◆ Written request ◆
Can you give the lines of the records from the line with "In this image, which of" up to and including the final line of the records as a JSON list of strings, one string per line, with blank lines left out?

....

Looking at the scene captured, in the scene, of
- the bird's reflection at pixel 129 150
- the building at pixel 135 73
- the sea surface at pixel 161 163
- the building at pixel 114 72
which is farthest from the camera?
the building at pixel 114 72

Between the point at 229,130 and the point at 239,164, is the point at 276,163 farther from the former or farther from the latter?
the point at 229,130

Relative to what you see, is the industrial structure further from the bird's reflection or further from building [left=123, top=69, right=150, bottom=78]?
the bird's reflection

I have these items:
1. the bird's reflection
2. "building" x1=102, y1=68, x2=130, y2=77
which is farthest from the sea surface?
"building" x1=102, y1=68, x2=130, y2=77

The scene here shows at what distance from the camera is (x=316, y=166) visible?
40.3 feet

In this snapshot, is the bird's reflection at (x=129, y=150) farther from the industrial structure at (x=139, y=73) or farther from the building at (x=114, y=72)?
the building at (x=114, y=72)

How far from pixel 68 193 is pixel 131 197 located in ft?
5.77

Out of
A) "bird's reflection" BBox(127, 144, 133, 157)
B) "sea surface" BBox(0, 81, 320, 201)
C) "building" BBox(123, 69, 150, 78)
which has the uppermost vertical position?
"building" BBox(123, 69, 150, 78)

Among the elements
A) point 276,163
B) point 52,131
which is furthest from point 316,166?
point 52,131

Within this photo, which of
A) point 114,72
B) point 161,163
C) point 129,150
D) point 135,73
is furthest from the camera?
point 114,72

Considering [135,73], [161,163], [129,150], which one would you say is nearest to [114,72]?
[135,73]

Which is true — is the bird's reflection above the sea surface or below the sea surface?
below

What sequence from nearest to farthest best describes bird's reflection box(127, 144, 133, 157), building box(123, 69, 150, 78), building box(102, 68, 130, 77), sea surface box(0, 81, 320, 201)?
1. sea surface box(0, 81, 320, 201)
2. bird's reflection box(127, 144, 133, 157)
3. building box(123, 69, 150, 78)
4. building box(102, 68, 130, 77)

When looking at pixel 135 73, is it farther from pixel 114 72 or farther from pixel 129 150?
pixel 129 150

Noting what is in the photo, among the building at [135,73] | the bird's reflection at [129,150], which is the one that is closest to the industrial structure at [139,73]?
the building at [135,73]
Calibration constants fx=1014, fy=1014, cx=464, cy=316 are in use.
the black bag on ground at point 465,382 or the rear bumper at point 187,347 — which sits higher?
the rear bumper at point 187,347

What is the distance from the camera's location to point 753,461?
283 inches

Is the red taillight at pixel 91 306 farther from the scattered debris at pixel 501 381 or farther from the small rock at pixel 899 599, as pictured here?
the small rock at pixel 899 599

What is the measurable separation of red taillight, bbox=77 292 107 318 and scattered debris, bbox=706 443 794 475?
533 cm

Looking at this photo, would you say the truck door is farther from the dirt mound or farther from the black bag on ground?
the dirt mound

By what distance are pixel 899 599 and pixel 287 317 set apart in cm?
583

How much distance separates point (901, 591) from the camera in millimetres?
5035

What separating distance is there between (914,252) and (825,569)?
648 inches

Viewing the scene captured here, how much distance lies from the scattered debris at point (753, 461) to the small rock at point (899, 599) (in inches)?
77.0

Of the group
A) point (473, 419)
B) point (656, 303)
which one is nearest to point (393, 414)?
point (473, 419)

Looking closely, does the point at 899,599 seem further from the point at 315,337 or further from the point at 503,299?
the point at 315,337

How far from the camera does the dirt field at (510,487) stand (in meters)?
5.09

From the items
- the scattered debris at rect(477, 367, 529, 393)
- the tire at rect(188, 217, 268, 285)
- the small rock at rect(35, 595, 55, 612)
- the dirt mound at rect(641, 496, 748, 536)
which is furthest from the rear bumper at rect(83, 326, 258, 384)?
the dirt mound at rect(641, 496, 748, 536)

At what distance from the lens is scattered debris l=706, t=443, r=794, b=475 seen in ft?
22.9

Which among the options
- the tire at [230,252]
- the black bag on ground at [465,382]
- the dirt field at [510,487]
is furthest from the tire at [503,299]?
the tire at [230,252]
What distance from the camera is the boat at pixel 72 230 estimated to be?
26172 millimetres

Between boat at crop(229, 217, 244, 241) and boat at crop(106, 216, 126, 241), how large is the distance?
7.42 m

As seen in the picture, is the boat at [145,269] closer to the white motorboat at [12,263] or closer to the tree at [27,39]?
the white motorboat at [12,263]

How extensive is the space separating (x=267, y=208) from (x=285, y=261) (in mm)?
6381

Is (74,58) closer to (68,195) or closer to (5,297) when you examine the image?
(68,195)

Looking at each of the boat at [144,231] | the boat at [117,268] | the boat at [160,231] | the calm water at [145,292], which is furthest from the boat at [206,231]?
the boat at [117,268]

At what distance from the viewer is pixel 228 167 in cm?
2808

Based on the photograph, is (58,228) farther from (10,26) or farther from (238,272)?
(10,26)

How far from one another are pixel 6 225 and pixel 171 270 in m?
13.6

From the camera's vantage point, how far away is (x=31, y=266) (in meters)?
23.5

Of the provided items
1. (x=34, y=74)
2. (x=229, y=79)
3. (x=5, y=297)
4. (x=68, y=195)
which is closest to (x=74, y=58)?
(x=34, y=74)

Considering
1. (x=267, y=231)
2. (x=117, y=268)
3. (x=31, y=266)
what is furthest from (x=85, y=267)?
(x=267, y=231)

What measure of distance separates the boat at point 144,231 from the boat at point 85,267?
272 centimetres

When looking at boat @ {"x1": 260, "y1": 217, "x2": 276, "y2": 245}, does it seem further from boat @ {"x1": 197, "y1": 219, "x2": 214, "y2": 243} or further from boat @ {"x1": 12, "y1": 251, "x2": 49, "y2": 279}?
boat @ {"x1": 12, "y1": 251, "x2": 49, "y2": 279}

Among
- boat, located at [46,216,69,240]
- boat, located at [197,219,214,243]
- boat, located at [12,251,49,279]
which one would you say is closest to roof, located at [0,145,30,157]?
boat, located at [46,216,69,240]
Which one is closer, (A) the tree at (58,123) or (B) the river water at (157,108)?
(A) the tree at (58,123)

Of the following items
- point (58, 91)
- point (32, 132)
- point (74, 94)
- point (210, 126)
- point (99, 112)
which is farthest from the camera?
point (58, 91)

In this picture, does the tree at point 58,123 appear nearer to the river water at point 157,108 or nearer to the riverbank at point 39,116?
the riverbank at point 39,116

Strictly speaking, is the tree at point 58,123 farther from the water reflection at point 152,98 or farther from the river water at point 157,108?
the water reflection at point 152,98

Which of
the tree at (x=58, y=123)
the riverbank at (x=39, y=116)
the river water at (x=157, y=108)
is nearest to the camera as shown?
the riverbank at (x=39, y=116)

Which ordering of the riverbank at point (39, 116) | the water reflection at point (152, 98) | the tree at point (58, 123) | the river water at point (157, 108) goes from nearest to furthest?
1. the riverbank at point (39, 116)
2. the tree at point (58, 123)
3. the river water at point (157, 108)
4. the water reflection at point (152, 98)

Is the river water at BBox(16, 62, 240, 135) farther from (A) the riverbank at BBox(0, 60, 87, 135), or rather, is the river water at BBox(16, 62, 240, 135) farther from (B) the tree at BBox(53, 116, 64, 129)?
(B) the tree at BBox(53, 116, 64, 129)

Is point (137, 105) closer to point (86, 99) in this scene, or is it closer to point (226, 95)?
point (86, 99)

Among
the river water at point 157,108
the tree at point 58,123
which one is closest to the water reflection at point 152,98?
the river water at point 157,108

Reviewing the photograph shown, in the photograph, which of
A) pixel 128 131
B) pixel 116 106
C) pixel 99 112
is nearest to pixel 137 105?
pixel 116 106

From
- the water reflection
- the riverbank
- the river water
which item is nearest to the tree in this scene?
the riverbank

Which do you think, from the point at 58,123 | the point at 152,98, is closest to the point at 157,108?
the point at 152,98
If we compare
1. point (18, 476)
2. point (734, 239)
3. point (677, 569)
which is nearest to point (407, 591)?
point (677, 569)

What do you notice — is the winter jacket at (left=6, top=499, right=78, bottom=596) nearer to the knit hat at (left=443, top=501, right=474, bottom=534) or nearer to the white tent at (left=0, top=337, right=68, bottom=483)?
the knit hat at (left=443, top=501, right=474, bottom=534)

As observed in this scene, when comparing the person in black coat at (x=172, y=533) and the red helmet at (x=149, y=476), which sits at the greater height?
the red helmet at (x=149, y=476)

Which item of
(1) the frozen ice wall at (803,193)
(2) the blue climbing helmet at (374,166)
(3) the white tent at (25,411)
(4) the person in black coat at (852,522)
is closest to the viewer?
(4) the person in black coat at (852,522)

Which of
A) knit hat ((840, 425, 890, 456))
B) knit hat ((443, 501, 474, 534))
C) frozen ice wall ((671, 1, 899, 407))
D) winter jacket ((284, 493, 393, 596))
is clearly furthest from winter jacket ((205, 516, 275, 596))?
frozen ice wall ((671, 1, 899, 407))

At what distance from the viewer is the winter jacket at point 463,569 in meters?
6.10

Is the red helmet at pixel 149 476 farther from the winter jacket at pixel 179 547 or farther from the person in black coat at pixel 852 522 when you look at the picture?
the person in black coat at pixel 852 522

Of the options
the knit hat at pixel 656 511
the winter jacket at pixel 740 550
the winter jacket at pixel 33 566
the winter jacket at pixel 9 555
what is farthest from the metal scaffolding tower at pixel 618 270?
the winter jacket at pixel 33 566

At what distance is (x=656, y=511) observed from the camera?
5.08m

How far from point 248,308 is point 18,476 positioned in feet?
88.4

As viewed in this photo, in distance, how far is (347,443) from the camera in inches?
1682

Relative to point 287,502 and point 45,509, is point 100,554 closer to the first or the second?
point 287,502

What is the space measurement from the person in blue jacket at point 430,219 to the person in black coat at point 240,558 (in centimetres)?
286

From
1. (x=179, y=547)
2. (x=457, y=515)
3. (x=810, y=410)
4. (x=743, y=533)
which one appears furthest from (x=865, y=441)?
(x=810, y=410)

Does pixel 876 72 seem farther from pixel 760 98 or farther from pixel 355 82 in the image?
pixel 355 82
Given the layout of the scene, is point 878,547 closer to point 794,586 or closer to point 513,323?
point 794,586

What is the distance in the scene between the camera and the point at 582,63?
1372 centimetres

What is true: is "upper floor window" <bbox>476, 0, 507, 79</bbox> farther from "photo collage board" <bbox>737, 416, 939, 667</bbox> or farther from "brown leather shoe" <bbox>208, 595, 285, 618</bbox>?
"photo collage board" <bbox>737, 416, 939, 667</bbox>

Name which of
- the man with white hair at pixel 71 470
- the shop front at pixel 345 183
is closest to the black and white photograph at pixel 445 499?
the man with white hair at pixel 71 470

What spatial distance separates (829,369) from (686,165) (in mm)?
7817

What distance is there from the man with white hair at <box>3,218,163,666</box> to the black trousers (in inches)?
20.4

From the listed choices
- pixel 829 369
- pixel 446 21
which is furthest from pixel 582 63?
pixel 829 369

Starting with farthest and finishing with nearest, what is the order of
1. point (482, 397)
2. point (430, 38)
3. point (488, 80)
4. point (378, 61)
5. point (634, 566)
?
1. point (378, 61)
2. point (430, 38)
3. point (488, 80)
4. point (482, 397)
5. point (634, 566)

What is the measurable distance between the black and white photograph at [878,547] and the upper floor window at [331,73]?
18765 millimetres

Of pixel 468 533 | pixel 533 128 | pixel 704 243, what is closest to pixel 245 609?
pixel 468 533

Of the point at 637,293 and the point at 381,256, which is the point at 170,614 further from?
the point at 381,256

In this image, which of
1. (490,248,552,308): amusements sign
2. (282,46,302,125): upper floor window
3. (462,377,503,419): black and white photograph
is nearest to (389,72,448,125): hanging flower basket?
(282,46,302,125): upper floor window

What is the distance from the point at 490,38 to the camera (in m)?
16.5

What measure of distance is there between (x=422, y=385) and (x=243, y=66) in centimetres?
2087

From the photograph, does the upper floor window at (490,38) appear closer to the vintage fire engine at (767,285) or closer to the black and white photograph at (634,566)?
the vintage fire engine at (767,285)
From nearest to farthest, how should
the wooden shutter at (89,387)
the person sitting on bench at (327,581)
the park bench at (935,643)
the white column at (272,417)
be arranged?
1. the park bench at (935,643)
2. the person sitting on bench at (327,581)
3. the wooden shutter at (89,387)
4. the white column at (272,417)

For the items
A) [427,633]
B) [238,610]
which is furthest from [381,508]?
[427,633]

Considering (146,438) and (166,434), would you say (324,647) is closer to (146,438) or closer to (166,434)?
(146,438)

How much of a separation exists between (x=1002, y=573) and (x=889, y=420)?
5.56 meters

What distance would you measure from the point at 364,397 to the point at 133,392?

....

◆ Answer for the task ◆
[
  "In this image, which of",
  "1. (490,248,552,308): amusements sign",
  "2. (282,46,302,125): upper floor window",
  "3. (462,377,503,419): black and white photograph",
  "is nearest to (389,72,448,125): hanging flower basket?",
  "(282,46,302,125): upper floor window",
  "What is the distance from the point at 490,38 to the camera (in m)?",
  "16.5",
  "What measure of distance is there between (x=422, y=385) and (x=243, y=66) in centimetres?",
  "2087",
  "From the photograph, does the upper floor window at (490,38) appear closer to the vintage fire engine at (767,285) or closer to the black and white photograph at (634,566)?",
  "the vintage fire engine at (767,285)",
  "From nearest to farthest, how should",
  "the wooden shutter at (89,387)",
  "the person sitting on bench at (327,581)",
  "the park bench at (935,643)",
  "the white column at (272,417)",
  "be arranged?",
  "1. the park bench at (935,643)",
  "2. the person sitting on bench at (327,581)",
  "3. the wooden shutter at (89,387)",
  "4. the white column at (272,417)",
  "For the items",
  "A) [427,633]",
  "B) [238,610]",
  "which is furthest from [381,508]?",
  "[427,633]",
  "Considering (146,438) and (166,434), would you say (324,647) is closer to (146,438) or closer to (166,434)?",
  "(146,438)",
  "How much of a separation exists between (x=1002, y=573) and (x=889, y=420)?",
  "5.56 meters",
  "What distance would you measure from the point at 364,397 to the point at 133,392?"
]